Delegate to the team instead of going through leader.
Delegates vs. assistants
More than 1 delegates (preferably 3)

Individual can create instance (long-lived) and then lose Debian account.
Need for way for DSA (?) to be able to terminate those resources
Need for specific per-cloud solution for this.
E.g. management of private ssh keys
No long-lived instances (?) or long-lived managed by DSA and not by DDs?

Software development lifecycle
==============================

Testing
-------

We have a runner that will test AWS and GCE images.
* Starts an instance, runs a script inside it.

Roadmap:
* Static tests outside the image
* Test basic Debian stuff in the image on casulana using kvm to run an instance
* Push to the specific provider to test the provider-specific bits

Needs to be integrated into our workflow
Test framework decoupled from tests

Run tests on all combinations of hardware and configuration
(e.g. instance types, number of disks, etc.)

Do we need package?
Good idea for people who build own images, so they can test those images

Pipelines:
run all tests when building new image.
But do we rerun when we push new tests?
pipeline is per project

google released their own tests as FLOSS
We could use this, or at least treat as template
github.com/GoogleCloudPlafrom/compute-image-tools

GCE Integration Tests
* Daisy is a GCE workflow tool- its an API client.

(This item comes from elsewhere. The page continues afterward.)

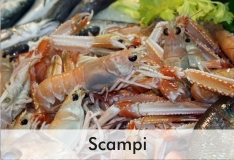scampi_2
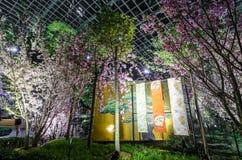 Natt Sakura Fotografering för Bildbyråer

Written in Go. (github.com/GoogleCloudPlafrom/compute-image-tools)
* The test framework uses the GKE (kubernetes) open source system (Prow) and associated modules. (https://github.com/kubernetes/test-infra/)
* Examples of tests: test on 2 instances, one ssh to another, etc.

How complex should it be?


gitlab/salsa
Layout of branches
Need for review of merge requestes
 * then we can remove direct access to master or similar branches and require merge requests
Which branch triggers pipeline run?

Stable images should be buildable from stable
Conflicts of FAI versions (configuration changes)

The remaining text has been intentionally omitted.